WORK INSTRUCTIONS
Only an exact, complete copy of the listing will serve as the answer.

RECORD EXCERPTS
□ □ □ □ □

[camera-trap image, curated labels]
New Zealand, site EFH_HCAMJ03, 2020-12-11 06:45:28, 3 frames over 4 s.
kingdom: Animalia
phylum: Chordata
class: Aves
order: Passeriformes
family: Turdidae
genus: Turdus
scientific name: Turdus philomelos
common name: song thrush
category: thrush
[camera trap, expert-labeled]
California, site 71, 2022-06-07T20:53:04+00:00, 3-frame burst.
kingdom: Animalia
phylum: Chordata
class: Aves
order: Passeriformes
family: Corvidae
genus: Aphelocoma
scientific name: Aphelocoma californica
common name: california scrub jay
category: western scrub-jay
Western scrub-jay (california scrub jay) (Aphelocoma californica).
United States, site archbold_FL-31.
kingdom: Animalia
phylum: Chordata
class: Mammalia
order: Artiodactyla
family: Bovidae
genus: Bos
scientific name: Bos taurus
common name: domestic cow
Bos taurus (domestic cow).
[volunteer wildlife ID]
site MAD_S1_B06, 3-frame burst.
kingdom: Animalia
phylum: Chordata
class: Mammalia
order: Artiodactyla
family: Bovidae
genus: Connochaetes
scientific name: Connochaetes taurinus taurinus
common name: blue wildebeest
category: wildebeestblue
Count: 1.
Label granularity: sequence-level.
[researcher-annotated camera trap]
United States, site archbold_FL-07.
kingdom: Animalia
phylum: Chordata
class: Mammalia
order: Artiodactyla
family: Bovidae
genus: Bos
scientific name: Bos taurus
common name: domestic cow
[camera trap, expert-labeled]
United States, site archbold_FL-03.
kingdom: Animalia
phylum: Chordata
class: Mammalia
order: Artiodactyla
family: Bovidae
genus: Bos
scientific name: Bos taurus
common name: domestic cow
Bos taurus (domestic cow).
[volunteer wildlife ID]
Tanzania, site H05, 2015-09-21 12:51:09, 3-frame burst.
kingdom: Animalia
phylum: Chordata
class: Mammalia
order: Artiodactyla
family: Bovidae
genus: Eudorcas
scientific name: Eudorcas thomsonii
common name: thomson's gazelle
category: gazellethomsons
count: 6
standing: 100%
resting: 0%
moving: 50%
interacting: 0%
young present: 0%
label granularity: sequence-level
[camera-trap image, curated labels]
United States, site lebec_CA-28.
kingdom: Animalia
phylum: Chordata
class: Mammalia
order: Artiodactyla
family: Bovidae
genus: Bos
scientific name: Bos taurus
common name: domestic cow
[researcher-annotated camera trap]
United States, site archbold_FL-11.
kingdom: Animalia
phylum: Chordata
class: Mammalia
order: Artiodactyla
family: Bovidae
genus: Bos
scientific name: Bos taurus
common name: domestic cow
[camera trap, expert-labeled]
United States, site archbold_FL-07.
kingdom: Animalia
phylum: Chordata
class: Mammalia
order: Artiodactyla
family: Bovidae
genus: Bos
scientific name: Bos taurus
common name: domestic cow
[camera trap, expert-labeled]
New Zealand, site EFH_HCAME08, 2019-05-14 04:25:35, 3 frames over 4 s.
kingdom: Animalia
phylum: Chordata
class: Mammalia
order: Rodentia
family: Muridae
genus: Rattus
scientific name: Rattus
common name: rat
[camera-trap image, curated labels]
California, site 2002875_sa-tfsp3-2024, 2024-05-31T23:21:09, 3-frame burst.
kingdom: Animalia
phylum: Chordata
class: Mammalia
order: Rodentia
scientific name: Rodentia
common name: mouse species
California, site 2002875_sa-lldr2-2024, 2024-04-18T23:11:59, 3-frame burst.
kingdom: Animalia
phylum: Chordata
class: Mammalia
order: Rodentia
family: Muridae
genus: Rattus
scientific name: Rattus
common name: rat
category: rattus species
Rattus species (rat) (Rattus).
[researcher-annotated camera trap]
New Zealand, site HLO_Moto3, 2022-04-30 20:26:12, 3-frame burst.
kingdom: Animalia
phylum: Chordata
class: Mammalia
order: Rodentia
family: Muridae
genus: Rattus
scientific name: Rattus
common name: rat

□ □ □ □ □

YOUR RESPONSE
[camera-trap image, curated labels]
New Zealand, site EFH_HCAMJ03, 2020-12-11 06:45:28, 3 frames over 4 s.
kingdom: Animalia
phylum: Chordata
class: Aves
order: Passeriformes
family: Turdidae
genus: Turdus
scientific name: Turdus philomelos
common name: song thrush
category: thrush
[camera trap, expert-labeled]
California, site 71, 2022-06-07T20:53:04+00:00, 3-frame burst.
kingdom: Animalia
phylum: Chordata
class: Aves
order: Passeriformes
family: Corvidae
genus: Aphelocoma
scientific name: Aphelocoma californica
common name: california scrub jay
category: western scrub-jay
Western scrub-jay (california scrub jay) (Aphelocoma californica).
United States, site archbold_FL-31.
kingdom: Animalia
phylum: Chordata
class: Mammalia
order: Artiodactyla
family: Bovidae
genus: Bos
scientific name: Bos taurus
common name: domestic cow
Bos taurus (domestic cow).
[volunteer wildlife ID]
site MAD_S1_B06, 3-frame burst.
kingdom: Animalia
phylum: Chordata
class: Mammalia
order: Artiodactyla
family: Bovidae
genus: Connochaetes
scientific name: Connochaetes taurinus taurinus
common name: blue wildebeest
category: wildebeestblue
Count: 1.
Label granularity: sequence-level.
[researcher-annotated camera trap]
United States, site archbold_FL-07.
kingdom: Animalia
phylum: Chordata
class: Mammalia
order: Artiodactyla
family: Bovidae
genus: Bos
scientific name: Bos taurus
common name: domestic cow
[camera trap, expert-labeled]
United States, site archbold_FL-03.
kingdom: Animalia
phylum: Chordata
class: Mammalia
order: Artiodactyla
family: Bovidae
genus: Bos
scientific name: Bos taurus
common name: domestic cow
Bos taurus (domestic cow).
[volunteer wildlife ID]
Tanzania, site H05, 2015-09-21 12:51:09, 3-frame burst.
kingdom: Animalia
phylum: Chordata
class: Mammalia
order: Artiodactyla
family: Bovidae
genus: Eudorcas
scientific name: Eudorcas thomsonii
common name: thomson's gazelle
category: gazellethomsons
count: 6
standing: 100%
resting: 0%
moving: 50%
interacting: 0%
young present: 0%
label granularity: sequence-level
[camera-trap image, curated labels]
United States, site lebec_CA-28.
kingdom: Animalia
phylum: Chordata
class: Mammalia
order: Artiodactyla
family: Bovidae
genus: Bos
scientific name: Bos taurus
common name: domestic cow
[researcher-annotated camera trap]
United States, site archbold_FL-11.
kingdom: Animalia
phylum: Chordata
class: Mammalia
order: Artiodactyla
family: Bovidae
genus: Bos
scientific name: Bos taurus
common name: domestic cow
[camera trap, expert-labeled]
United States, site archbold_FL-07.
kingdom: Animalia
phylum: Chordata
class: Mammalia
order: Artiodactyla
family: Bovidae
genus: Bos
scientific name: Bos taurus
common name: domestic cow
[camera trap, expert-labeled]
New Zealand, site EFH_HCAME08, 2019-05-14 04:25:35, 3 frames over 4 s.
kingdom: Animalia
phylum: Chordata
class: Mammalia
order: Rodentia
family: Muridae
genus: Rattus
scientific name: Rattus
common name: rat
[camera-trap image, curated labels]
California, site 2002875_sa-tfsp3-2024, 2024-05-31T23:21:09, 3-frame burst.
kingdom: Animalia
phylum: Chordata
class: Mammalia
order: Rodentia
scientific name: Rodentia
common name: mouse species
California, site 2002875_sa-lldr2-2024, 2024-04-18T23:11:59, 3-frame burst.
kingdom: Animalia
phylum: Chordata
class: Mammalia
order: Rodentia
family: Muridae
genus: Rattus
scientific name: Rattus
common name: rat
category: rattus species
Rattus species (rat) (Rattus).
[researcher-annotated camera trap]
New Zealand, site HLO_Moto3, 2022-04-30 20:26:12, 3-frame burst.
kingdom: Animalia
phylum: Chordata
class: Mammalia
order: Rodentia
family: Muridae
genus: Rattus
scientific name: Rattus
common name: rat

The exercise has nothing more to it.